La justice japonaise autorise le redémarrage de réacteurs nucléaires de Takahama et Ikata

C’est un long feuilleton judiciaire qui se termine pour la centrale de Takahama exploitée par Kansaï Electric dans la province de Fukui : la haute cour de justice d’Ôsaka a annulé le jugement de première instance demandant la suspension du redémarrage des réacteurs 3 et 4. Le 9 mars 2016, suite à une plainte déposée par 29 personnes, le tribunal du district d’Ôtsu avait ordonné l’arrêt des opérations d’exploitation de ces réacteurs. Le réacteur n°3, qui venait de redémarrer avait alors été arrêté et déchargé. Le redémarrage du n°4 n’avait pas encore eu lieu à cause de problèmes techniques.

C’était la première fois que la justice suspendait l’exploitation d’un réacteur nucléaire au Japon.

En juin 2016, la cour d’Ôtsu a confirmé son jugement en estimant qu’il ne peut pas être déclaré que les réacteurs sont sûrs parce qu’ils satisfont aux nouveaux critères de sûreté. Elle l’a fait une troisième fois en juillet 2016. KEPCo a alors décidé de faire appel auprès de la haute cour d’Ôsaka, qui a estimé que les réacteurs, satisfaisant aux nouveaux critères de sûreté, pouvaient redémarrer. Le tribunal d’Ôtsu avait jugé que ce n’était pas suffisant pour garantir la sécurité des riverains. Dans son jugement de 415 pages, la haute cour a retourné la charge de la preuve, estimant que c’était aux plaignants de démontrer le danger. Elle considère aussi que les réacteurs pourront faire face à un séisme majeur et que les plans d’urgence sont satisfaisants. Le risque est estimé comme étant « acceptable ».

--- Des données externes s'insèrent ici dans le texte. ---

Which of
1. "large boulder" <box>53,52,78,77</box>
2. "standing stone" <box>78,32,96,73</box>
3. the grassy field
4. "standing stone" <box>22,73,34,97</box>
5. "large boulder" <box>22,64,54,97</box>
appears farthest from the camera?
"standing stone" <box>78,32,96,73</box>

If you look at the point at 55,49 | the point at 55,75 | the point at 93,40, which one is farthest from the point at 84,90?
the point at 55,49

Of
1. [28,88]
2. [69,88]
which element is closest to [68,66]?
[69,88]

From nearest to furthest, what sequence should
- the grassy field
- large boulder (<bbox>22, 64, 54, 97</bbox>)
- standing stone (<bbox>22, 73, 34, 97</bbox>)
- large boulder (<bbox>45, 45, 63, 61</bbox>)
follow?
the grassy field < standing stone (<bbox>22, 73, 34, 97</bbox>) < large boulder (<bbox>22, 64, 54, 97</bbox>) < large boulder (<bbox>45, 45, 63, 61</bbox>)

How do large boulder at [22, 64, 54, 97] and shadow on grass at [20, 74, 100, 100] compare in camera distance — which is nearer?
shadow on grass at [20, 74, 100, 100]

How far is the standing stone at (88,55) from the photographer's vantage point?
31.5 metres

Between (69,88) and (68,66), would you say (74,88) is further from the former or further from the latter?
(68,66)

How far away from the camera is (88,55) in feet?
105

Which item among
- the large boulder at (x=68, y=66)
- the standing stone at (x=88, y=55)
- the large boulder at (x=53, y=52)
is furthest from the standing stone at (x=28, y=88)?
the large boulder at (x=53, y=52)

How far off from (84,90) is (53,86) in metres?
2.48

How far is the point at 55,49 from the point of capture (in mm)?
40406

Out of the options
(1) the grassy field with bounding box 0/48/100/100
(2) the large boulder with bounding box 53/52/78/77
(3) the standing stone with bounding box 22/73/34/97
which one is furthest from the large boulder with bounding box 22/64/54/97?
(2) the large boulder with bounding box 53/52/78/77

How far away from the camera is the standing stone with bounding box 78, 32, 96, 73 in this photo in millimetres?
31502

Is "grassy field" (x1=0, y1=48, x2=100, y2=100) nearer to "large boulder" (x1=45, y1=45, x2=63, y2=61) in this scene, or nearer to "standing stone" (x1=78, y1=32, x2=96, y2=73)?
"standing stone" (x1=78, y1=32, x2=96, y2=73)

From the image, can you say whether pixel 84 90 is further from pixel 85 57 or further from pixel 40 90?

L’exploitant, le gouverneur de Fukui et le gouvernement se félicitent de cette décision et les opposants protestent. Les plaignants ont décidé de ne pas saisir la cour suprême.

La date du redémarrage n’est pas connue car des contrôles de sûreté sont encore en cours après la chute d’une grue sur le réacteur n°2 en janvier 2017.

Quelques jours plus tard, un tribunal de Hiroshima a débouté quatre plaignants qui demandaient l’arrêt du réacteur n°3 de la centrale d’Ikata dans la province d’Ehimé, sur l’île de Shikoku. Le juge a aussi estimé que l’autorité de régulation nucléaire ayant jugé que ce réacteur satisfaisait aux nouveaux critères de sûreté, rien ne s’opposait à son exploitation. Ce réacteur a redémarré en août 2016. Pour les plaignants, le risque sismique était sous évalué.

Il y a actuellement une trentaine de plaintes en justice pour demander la suspension ou l’arrêt définitif de réacteurs nucléaires.

Il n’y a toujours que trois réacteurs nucléaires en service au Japon (Sendai 1 et 2 et Ikata 3) sur les 42 qui n’ont pas été arrêtés définitivement. Il y avait 54 réacteurs de production d’électricité avant 2011.

Par ailleurs, l’autorité de régulation nucléaire a autorisé le redémarrage d’un premier réacteur de recherche, celui de l’université du Kinki (Kindaï) à Ôsaka. Sa puissance n’est que d’un watt et il sert à l’enseignement. Un accord de principe avait été donné en mai 2016. Sa résistance aux agressions externes a été renforcée depuis et il devrait être remis en service en avril 2017.